As CSAs and Buyers Clubs gain in popularity, they too, should be considered an option. However, as veal is not a staple item on American family menus, it tends to be pushed into the “specialty” category with lamb, goat and rabbit as opposed to beef, pork and chicken.Consider partnering with an existing produce CSA to offer products on a monthly basis. Also gaining steam are local “food hubs” where producers drop off product to be picked up by multiple purchasers.

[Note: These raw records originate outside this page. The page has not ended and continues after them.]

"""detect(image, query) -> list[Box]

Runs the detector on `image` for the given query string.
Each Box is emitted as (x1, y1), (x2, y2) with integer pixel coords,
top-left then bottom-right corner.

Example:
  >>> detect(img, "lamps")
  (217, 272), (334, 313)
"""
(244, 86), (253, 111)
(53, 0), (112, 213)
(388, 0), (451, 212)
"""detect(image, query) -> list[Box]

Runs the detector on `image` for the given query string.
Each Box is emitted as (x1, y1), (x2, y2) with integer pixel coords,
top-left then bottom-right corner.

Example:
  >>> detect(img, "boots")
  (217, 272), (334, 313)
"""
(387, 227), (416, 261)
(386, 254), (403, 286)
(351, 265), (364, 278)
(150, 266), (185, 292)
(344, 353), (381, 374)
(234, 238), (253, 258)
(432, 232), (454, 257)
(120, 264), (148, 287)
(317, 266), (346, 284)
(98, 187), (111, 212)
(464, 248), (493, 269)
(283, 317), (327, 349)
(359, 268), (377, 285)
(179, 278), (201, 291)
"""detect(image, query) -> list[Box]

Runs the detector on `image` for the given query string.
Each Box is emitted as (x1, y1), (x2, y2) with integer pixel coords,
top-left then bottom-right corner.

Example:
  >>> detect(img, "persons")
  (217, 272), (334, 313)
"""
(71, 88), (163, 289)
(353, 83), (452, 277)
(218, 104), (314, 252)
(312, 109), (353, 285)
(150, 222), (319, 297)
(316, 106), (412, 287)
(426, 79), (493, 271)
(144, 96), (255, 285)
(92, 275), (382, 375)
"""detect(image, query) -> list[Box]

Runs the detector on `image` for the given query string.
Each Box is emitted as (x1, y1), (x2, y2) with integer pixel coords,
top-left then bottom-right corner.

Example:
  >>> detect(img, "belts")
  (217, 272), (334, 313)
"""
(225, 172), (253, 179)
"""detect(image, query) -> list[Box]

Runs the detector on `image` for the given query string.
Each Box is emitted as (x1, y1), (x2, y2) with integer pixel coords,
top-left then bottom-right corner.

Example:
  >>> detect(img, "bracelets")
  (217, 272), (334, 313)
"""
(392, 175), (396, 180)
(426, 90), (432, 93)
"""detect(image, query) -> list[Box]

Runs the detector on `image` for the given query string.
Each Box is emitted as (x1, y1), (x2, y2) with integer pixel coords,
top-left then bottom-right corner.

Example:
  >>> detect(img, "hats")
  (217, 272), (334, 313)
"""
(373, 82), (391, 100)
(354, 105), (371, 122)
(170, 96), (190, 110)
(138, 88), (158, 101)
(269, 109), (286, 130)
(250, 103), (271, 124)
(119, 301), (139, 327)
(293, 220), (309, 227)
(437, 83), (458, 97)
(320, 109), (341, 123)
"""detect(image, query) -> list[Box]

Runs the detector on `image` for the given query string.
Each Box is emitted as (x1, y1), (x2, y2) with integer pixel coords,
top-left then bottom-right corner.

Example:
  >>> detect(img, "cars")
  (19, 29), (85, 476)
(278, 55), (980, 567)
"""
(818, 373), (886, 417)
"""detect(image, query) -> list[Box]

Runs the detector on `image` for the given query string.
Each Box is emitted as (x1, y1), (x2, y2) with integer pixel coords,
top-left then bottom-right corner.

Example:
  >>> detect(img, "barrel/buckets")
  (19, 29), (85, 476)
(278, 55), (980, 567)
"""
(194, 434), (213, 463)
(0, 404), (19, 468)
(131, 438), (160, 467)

Regardless of which audience you choose to market your veal, your job is not just to produce a phenomenal product, but to also educate your customers about the benefits of purchasing your product. For me, that means championing:
- No antibiotics or hormones
- Environmentally sound and sustainable
- Small carbon footprint
- Locally produced and processed
As the popularity of local and sustainable foods increases, customers are taking pride in the fact they are choosing grass-based and artisan foods, but tend to shy away from the meats which have the potential to make the biggest impacts in animal welfare, farm viability and the environment.
When I’m in an in-your-face mood, I like to tell people that if you are drinking organic/raw/local milk and eating locally farmstead/artisan cheeses or ice cream, then you should also be consuming the veal that is produced by these dairy farmers. Just as consumers have moved away from industrially produced mainstream dairy and meat products in lieu of ethically and sustainably produced foods, the same should hold true for the consumption of veal.
In my experience, the farmers who truly care the most for their animals are more than happy to establish a relationship with a new/beginning/small scale farmer who wants to humanely produce veal. Repeatedly, I’ve been told that sending calves to auction is one of the most distressing parts of being a dairy farmer, but in their all-too-busy lives, raising and marketing calves for veal is something there just isn’t time for. Worse, for some dairy farmers who sell their fluid milk to a cooperative, their contract stipulates that they cannot raise veal for sale using the milk the coop has agreed to purchase.
As someone who has worked in both the food and farming industries, I see a huge opportunity for both sustainably-minded farmers and consumers to participate in an equitable and sustainable paradigm by choosing to raise and eat veal.
Thanks for joining me on this trip into the importance of raising and eating veal.